PROBLEM DETAILS
Tally the lines in the records below that contain the string "cassock", treating case as significant, and give only the number.

## Begin PROVIDED INFORMATION

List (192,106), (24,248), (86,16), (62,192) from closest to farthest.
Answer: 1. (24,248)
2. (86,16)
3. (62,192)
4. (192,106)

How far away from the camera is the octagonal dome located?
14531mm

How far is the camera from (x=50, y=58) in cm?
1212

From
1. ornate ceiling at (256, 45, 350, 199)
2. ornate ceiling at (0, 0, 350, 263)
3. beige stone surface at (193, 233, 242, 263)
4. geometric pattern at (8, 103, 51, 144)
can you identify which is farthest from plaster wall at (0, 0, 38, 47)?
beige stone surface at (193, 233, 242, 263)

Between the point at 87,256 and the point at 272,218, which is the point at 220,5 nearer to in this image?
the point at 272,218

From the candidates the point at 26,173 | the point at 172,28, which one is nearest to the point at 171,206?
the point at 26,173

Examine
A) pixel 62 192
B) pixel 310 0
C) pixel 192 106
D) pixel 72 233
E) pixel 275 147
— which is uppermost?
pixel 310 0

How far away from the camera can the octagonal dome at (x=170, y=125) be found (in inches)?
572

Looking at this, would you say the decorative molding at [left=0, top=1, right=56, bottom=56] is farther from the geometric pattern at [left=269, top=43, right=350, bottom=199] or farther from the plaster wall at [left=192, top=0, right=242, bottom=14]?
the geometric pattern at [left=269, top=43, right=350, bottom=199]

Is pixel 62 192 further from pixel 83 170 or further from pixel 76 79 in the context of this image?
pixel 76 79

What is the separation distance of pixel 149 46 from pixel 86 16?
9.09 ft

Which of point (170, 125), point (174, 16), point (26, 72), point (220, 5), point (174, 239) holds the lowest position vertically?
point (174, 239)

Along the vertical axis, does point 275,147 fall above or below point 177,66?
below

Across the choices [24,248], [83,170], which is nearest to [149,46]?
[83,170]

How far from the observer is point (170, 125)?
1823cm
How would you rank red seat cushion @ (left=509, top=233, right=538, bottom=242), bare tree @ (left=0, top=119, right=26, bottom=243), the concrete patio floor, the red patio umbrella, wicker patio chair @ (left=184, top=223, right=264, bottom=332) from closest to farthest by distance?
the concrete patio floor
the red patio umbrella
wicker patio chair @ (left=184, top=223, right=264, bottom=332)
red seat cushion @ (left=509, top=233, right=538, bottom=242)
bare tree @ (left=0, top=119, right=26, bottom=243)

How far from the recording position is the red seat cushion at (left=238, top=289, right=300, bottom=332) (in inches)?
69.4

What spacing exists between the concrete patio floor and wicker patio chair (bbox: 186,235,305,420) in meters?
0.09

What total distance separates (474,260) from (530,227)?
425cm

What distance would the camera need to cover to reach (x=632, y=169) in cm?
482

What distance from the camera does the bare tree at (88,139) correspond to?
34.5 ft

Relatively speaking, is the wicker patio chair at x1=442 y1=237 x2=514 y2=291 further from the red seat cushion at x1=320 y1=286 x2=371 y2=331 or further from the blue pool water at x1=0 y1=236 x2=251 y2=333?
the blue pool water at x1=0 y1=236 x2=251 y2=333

## End PROVIDED INFORMATION
## Begin PROVIDED INFORMATION

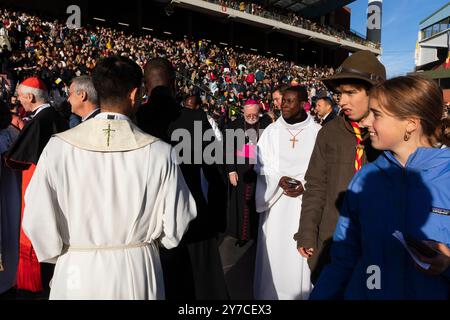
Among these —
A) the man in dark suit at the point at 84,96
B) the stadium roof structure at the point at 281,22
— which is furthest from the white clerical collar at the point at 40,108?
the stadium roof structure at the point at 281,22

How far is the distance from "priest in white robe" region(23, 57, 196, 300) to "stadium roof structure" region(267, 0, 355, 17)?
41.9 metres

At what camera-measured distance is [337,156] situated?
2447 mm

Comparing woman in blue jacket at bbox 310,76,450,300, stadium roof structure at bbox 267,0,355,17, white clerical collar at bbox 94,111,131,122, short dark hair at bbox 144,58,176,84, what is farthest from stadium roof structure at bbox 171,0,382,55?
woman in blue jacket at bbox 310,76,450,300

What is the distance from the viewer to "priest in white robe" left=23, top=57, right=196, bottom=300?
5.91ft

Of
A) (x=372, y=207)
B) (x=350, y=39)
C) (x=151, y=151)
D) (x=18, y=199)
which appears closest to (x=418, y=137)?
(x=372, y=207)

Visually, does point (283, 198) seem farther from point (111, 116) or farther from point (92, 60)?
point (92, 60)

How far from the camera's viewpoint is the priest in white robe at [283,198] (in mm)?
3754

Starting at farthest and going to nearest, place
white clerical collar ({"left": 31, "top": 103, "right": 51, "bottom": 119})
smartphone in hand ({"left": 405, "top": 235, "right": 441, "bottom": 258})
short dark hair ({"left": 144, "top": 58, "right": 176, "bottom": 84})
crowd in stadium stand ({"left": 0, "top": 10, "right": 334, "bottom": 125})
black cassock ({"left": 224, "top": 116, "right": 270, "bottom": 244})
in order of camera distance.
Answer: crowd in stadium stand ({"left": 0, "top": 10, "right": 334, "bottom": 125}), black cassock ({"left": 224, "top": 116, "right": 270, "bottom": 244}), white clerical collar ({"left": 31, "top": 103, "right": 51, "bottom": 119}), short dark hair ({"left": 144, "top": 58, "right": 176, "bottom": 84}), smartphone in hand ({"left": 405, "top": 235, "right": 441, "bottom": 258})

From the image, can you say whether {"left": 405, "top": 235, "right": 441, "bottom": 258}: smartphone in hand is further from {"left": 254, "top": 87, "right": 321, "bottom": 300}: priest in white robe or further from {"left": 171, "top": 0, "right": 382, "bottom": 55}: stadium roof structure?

## End PROVIDED INFORMATION

REPLY
2